Montaigne, Essais, livre III ch.XIII

Au beau "notes sur Notes" de Perros peut-on ajouter un notes sur NOTES? Est-ce que ça ne fait pas un peu beaucoup? Ne va-t-on pas se prendre les pieds dans le lexique?
Pour s'y reconnaître, quelques conventions :
Note = le genre, sujet de ces lignes
note = la note actuelle ou telle Note
NOTES = le bulletin

J'ai d'abord pris NOTES comme un objet, non comme une revue ou un livre. Évidemment, une revue est un objet. Mais c'est un objet à lire. Il s'agissait pour moi ici d'une chose que l'on touche, que l'on pose, que l'on regarde éventuellement, mais qu'on ne lit pas.
La spirale, le carton fruste, l'absence de titre apparent, et le texte au dos, peu informatif mais tellement suggestif, tout cela cachait pourtant on ne sait quoi.
Il y avait aussi le trou sur la couverture, comme un aven dans un Causse, un de ces gouffres dans lesquels sont tombés pendant des milliers d'années des bêtes, de la terre, formant un cône d'éboulis d'os brisés, de débris organiques et de cailloux.
Ici le trou, un déchirement du carton, fait probablement avec un doigt, puis deux afin d'obtenir l'ébrasement, débouchait sur une photo du ciel. On tombait dans le ciel, puis, tournant la page de garde,on roulait sur l'amas des notes.
Feuilletant finalement ce chaos, j'y ai reconnu deux signatures. Je me suis donc mis à le lire quoique je me répète, on ne lise pas habituellement un objet.
Cette lecture a fait naître en moi une grande confusion, dominée par le souvenir des " Notes sur la peinture d'aujourd'hui ", de Jean Bazaine, un livre qui a beaucoup compté dans ma formation.
Brusquement, l'insignifiant mot note s'est mis à signifier, à travailler. Il m'avait poursuivi, à mon insu, au point que je m'en servais d'intitulé pour tous mes papiers aux étudiants. Chaque fois que j'avais quelque chose à leur dire je rédigeais des notes: "Note sur le mélange des couleurs", "Notes sur la valorisation", "Notes sur Wittgenstein", "Notes sur ceci ou cela". Je n'étais même pas affecté par la concurrence que me faisaient les secrétaires de l'Ecole avec toutes leurs "Notes administratives". Je faisais un usage indolore et passe-partout de ce mot qui surgissait maintenant sous un jour imprévu, et intrigant. Il était tentant d'en savoir plus. Usons de deux formules célèbres:
1) En paraphrasant A.R : "je n'ai jamais trouvé beau le désordre de mon esprit"
2) En plagiant L.W. : j'ai requis une certaine logique comme moyen d'avoir "la paix dans les pensées".
Alors, que faire des notes qui font ressembler la page à un champ de bataille, après la bataille?
(Faire une logique de la Note est comme faire une logique de l'illogique, c'est oxymorique!)


Outre mes familières Notes aux étudiants, Note (le concept) m'a rappelé un certain nombre de faits et de livres:
" EN VRAC " de Reverdy, livre inégal, presque mauvais livre, plein de philosophie vacillante, avec heureusement des éruptions poétiques quand l'auteur revient à lui. Le poète submerge alors le penseur.

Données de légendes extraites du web
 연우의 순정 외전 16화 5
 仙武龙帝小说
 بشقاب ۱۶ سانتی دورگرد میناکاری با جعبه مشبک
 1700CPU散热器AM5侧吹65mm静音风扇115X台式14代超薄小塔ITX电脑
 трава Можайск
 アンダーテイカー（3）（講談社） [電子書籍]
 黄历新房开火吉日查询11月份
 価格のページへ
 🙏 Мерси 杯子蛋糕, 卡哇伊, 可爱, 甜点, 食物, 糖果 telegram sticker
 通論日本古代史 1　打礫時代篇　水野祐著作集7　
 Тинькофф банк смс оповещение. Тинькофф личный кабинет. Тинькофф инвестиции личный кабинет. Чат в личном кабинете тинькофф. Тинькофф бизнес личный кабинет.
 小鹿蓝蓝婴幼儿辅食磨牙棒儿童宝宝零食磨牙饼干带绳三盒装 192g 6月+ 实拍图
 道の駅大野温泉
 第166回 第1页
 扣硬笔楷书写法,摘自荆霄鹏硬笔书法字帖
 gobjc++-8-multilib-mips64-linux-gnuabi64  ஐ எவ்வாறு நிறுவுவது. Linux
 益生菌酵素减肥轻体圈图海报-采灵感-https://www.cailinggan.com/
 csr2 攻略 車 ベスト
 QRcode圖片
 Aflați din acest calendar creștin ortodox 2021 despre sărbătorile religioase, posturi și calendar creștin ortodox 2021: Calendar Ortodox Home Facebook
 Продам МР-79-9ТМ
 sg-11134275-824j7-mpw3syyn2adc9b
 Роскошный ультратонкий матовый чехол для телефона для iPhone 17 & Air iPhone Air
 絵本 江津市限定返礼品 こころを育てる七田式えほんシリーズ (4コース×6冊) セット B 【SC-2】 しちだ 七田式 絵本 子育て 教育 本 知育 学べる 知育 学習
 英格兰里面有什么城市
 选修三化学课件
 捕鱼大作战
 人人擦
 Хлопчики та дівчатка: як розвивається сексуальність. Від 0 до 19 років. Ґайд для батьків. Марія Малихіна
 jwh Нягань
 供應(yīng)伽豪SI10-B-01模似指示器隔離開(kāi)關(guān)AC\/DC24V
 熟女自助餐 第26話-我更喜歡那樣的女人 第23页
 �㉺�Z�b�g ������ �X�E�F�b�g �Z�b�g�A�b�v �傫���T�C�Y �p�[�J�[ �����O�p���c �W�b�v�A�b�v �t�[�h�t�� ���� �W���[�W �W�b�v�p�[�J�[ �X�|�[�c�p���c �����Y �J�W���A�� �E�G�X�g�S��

## [Consigne]
Écrivez la suite de l'essai sur les notes après sa dernière phrase.

## [Réponse]
J'ai découvert, des années après l'avoir lu -lu de travers, et abandonné autant de fois, que " EN VRAC " avait pour sous-titre : notes. Voila le genre exemplifié!

"REMARQUES sur..." de Wittgenstein :
Sur les dix sept volumes d'oeuvres de Wittgenstein publiées en français, six portent en titre " Remarques ", et un "Notes ".
La forme générale de toutes ces remarques, ainsi que la forme du " Tractatus ", et de " La Grammaire " est celle de notes.
Les " Remarques mêlées ", sont des notes, strictement : sujets et forme dispersés.
Les " Carnets " sont tout simplement des carnets de notes.
Les autres titres, ceux qui échappent à la note sont obligés par le genre (Conférence, Cours, Leçons, Dictées, Cahiers Jaune, Brun, Bleu). La note y est cependant récurrente dans les Cahiers Jaune, Brun, Bleu par exemple.
On sait que Wittgenstein n'aimait pas développer, qu'il avouait ne savoir le faire, qu'il appréciait Lichtenberg, qu'il pensait tout système impossible etc.
Wittgenstein, pur noteur.

Bon, les notes sont des Notes, les Remarques aussi, les Maximes, et Aphorismes sans doute, et les Résolutions ? Il s'en est formulé pas mal avant le premier janvier 2000 (voir par exemple ci-dessous).

La Remarque est à côté du sujet sur lequel on attire l'attention, la Résolution est à côté du temps, avant l'avenir, et à côté du réel : d'habitude, on ne tient pas une résolution.
Tout cela est à côté, en retrait. La Note est minorante, le plus souvent par décentrement.

Parmi les sens possibles de Note, il faut bien choisir, sous peine de se perdre. Dans les nuages peut-être? Il y a cette Image-de-garde dans NOTES, des nuages qui vous font croire à un ciel du sens. A lire NOTES, on entend qu'une stratégie est en place : il s'agira de chasser la note, faisceau d'intentions et de formes, en visant si possible tel type de notes, celles des artistes à l'atelier surtout. Ainsi en ont voulu les inventeurs de la Revue, excluant pour l'instant les notes du chimiste, du carrossier et de la repasseuse.

La certitude qu'une note en est une vient de son caractère irrépressible. Mais ça n'est pas suffisant pour la définir. Elle a bien d'autres habits: absence de forme, dispersion, piètre pouvoir de communication... La Note apparemment s'adresse plus à soi-même qu'à autrui, soi-même fût-il un autre que le noteur ignore. Pensons au titre de Paul Ricoeur, "Soi-même comme un autre", sorte d'écho espérant du "Je est un autre" par lequel Rimbaud s'annonçait.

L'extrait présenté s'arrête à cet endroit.